→ **TEXT SECTION**:

-- START --

# Scrap engine



## Julian (Mar 3, 2010)

Hi All,
I recently decided to build a small static engine as a diversion from my main engine and various cnc conversions. I have had in mind a project to build a large oscilator using multiple cylinders. Probably nine or twelve cylinders. In the meantime I want something to sit on the bench and make a noise so looked in the scrap bin and built this three cylinder.




It's a bit rough at the moment and needs to bed itself in but it works well on air. Dead slow is on 20psi and fast is on 70psi at the moment. Self starts at between 15 and 20psi. The noise is the air escaping through the ports that are open and the mating faces of the cylinders.

Julian.


----------



## Metal Butcher (Mar 3, 2010)

Hi Julian. Congratulations! That's a very, very, interesting engine! Runs nicely too. :bow:

Can you post some close up still pictures?

I would like to get an idea of how its constructed, especially the plumbing/porting arrangement. 

Thanks.

-MB


----------



## cobra428 (Mar 3, 2010)

Julian,
Nice engine

Cute Pooch

Tony


----------



## Julian (Mar 3, 2010)

Thanks Guys.

Piping was done with 3/16 car brake pipe. I decided to port the exhausts all down to the bottom to control where the blast of waste air goes. The inlets all run from a home built manifold made from some 5/8 copper tube. The three brake pipe inlets are all soldered into it. One end is plugged and the other has a connection for the air pipe to push onto. At the moment speed is controlled by the pressure from the compressor but a speed control valve will be made at some point. Got bits to make for it to finish it but the plan today was to get it running. Ran it first with each cylinder fitted singly then fitted all three. It runs with any of the cylinders fitted on its own but obviously does not self start with singles.

I'm just happy it runs. Pics later as got to go bed soon to get up at four am for work.

Julian.


----------



## bearcar1 (Mar 3, 2010)

That's almost hypnotic to listen to. Seems to run very smooth. Well done.

BC1
Jim


----------



## SAM in LA (Mar 4, 2010)

bearcar1  said:
			
		

> That's almost hypnotic to listen to. Seems to run very smooth. Well done.

-- END --

→ **EXTRACTED DATA**:
-- START --

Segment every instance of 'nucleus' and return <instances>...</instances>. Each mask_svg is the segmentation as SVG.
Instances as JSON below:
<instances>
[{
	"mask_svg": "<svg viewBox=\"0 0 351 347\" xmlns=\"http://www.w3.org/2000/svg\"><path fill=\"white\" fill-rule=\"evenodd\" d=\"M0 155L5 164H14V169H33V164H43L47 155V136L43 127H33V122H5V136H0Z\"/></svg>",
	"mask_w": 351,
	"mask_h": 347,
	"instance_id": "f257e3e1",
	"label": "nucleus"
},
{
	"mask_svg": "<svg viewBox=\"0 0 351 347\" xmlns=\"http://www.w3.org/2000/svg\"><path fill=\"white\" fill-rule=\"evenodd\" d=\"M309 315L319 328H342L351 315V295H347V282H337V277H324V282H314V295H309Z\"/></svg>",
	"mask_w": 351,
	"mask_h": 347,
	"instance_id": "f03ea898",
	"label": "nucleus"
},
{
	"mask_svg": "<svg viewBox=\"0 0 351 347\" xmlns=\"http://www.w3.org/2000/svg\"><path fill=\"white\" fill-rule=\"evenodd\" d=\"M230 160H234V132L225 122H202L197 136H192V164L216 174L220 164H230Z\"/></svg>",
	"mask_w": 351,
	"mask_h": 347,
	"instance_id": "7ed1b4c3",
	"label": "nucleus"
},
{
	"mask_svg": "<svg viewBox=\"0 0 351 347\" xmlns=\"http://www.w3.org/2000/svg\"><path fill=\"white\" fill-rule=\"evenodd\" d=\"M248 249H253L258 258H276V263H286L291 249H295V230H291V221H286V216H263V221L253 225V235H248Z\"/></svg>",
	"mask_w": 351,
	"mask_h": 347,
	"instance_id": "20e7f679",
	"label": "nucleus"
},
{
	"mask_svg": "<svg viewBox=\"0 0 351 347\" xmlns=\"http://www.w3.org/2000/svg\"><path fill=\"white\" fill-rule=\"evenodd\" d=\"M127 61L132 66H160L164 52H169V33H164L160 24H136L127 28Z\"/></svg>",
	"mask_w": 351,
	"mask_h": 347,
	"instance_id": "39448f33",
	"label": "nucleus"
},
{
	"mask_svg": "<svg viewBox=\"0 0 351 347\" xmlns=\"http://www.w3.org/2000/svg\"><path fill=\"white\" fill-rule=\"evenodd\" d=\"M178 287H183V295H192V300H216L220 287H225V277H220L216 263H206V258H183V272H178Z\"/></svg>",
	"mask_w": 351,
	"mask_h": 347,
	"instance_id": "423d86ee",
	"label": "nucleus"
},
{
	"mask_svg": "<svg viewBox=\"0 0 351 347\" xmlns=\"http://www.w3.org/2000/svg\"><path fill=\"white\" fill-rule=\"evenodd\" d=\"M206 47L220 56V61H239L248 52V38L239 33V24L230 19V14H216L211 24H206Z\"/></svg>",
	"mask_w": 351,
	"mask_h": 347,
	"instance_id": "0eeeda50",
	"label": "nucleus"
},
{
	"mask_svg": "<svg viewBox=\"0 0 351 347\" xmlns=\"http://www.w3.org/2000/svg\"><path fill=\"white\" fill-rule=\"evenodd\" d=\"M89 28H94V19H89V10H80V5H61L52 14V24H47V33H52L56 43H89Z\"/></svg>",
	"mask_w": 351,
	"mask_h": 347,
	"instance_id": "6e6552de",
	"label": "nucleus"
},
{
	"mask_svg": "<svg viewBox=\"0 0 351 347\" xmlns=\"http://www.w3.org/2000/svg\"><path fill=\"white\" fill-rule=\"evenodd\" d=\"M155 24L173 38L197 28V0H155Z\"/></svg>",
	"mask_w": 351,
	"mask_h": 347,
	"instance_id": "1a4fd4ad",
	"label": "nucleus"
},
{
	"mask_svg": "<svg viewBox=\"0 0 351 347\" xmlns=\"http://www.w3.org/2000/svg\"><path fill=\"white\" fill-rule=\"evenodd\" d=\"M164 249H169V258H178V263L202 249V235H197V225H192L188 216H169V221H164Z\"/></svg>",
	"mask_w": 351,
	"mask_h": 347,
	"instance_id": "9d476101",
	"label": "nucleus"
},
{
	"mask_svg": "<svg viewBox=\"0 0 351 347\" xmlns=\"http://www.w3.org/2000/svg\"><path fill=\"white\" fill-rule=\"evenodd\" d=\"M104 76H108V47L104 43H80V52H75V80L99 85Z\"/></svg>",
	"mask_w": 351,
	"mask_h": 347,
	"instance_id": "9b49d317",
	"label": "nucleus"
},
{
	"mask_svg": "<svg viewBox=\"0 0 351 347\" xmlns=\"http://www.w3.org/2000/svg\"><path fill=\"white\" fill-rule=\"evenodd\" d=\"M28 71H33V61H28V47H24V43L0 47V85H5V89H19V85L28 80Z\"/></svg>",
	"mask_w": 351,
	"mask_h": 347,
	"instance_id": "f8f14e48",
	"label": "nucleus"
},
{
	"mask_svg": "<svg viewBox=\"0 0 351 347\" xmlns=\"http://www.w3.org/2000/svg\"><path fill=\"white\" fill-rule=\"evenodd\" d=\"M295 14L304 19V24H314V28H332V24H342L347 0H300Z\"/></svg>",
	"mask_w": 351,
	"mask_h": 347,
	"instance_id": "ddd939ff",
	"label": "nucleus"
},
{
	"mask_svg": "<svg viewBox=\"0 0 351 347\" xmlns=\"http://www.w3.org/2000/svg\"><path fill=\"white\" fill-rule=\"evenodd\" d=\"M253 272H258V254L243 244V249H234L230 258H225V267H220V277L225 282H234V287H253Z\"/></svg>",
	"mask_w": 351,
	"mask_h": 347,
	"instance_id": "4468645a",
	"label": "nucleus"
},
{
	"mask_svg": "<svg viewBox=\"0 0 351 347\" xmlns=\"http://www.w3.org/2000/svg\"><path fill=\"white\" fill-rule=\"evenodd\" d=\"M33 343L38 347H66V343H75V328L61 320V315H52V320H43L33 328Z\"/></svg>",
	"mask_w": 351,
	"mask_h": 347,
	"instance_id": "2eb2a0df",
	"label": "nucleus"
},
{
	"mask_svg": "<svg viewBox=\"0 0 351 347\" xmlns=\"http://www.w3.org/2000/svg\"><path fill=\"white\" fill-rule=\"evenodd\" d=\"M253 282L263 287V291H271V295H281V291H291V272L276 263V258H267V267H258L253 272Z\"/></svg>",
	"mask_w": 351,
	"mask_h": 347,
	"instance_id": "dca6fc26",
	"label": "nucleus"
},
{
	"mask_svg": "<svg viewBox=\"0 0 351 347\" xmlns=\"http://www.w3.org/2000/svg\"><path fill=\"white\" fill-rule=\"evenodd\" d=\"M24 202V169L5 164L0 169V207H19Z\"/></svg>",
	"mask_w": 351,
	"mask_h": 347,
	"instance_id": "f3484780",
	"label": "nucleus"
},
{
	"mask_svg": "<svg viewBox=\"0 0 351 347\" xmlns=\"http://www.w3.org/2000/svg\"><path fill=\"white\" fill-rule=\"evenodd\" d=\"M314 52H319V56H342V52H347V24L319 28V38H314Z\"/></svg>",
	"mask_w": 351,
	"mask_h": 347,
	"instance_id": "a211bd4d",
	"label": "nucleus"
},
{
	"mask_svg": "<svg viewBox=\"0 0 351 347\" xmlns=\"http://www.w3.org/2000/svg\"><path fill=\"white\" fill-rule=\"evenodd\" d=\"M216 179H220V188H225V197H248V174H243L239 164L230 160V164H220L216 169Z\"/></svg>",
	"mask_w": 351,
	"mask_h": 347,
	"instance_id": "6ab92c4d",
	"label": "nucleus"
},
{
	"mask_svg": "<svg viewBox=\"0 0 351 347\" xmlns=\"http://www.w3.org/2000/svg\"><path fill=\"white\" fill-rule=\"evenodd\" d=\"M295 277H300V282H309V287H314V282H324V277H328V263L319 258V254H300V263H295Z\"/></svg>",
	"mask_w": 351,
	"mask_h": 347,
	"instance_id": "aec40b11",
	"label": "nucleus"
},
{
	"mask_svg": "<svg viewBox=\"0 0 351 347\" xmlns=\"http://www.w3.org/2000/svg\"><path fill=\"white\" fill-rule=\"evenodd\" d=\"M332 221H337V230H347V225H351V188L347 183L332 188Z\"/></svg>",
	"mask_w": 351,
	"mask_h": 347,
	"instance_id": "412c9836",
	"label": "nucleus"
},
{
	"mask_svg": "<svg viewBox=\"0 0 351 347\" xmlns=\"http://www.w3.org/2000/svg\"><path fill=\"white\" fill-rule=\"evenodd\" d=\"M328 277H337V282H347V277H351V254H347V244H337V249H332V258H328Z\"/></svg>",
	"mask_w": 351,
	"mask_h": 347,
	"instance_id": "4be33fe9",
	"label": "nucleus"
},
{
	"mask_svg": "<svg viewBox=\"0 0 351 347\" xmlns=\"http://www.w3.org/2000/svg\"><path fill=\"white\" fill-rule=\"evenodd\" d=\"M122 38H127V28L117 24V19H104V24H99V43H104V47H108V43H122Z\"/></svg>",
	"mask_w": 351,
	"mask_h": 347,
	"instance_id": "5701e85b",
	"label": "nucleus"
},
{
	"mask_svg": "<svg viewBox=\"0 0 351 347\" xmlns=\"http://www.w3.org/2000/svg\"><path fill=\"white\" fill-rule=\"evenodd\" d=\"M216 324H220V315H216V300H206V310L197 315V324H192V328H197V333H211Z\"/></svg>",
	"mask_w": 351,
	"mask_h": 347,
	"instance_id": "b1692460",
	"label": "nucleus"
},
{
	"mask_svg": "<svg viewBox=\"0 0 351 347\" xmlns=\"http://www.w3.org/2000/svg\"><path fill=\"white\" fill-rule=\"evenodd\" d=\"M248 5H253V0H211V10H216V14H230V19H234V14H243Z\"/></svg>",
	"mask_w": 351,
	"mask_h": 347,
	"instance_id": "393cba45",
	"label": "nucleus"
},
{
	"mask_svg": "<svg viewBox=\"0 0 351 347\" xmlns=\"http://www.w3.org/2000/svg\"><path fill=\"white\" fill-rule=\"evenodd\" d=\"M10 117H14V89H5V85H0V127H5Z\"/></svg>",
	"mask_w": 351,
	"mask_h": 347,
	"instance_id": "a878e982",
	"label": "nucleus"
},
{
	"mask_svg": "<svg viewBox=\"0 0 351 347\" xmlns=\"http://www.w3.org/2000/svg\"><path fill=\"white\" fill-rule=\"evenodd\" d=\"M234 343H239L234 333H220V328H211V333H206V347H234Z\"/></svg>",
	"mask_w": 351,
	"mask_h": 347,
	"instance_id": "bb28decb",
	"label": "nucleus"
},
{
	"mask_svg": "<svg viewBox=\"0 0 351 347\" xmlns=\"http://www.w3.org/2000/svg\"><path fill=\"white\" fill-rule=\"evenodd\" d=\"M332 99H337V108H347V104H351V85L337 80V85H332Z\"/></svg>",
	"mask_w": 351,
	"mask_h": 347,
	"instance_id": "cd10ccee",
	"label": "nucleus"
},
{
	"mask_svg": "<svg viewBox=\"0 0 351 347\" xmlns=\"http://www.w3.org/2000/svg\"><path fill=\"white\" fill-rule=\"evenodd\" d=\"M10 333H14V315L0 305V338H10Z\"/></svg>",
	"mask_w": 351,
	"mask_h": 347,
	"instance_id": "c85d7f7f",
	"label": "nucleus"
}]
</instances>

-- END --

→ **REQUIRED WORK**:
Print the part of the scrap engine thread between "Thanks Guys." and "am for work.", inclusive, with every word and mark unchanged.

→ **WRITTEN RESPONSE**:
Thanks Guys.

Piping was done with 3/16 car brake pipe. I decided to port the exhausts all down to the bottom to control where the blast of waste air goes. The inlets all run from a home built manifold made from some 5/8 copper tube. The three brake pipe inlets are all soldered into it. One end is plugged and the other has a connection for the air pipe to push onto. At the moment speed is controlled by the pressure from the compressor but a speed control valve will be made at some point. Got bits to make for it to finish it but the plan today was to get it running. Ran it first with each cylinder fitted singly then fitted all three. It runs with any of the cylinders fitted on its own but obviously does not self start with singles.

I'm just happy it runs. Pics later as got to go bed soon to get up at four am for work.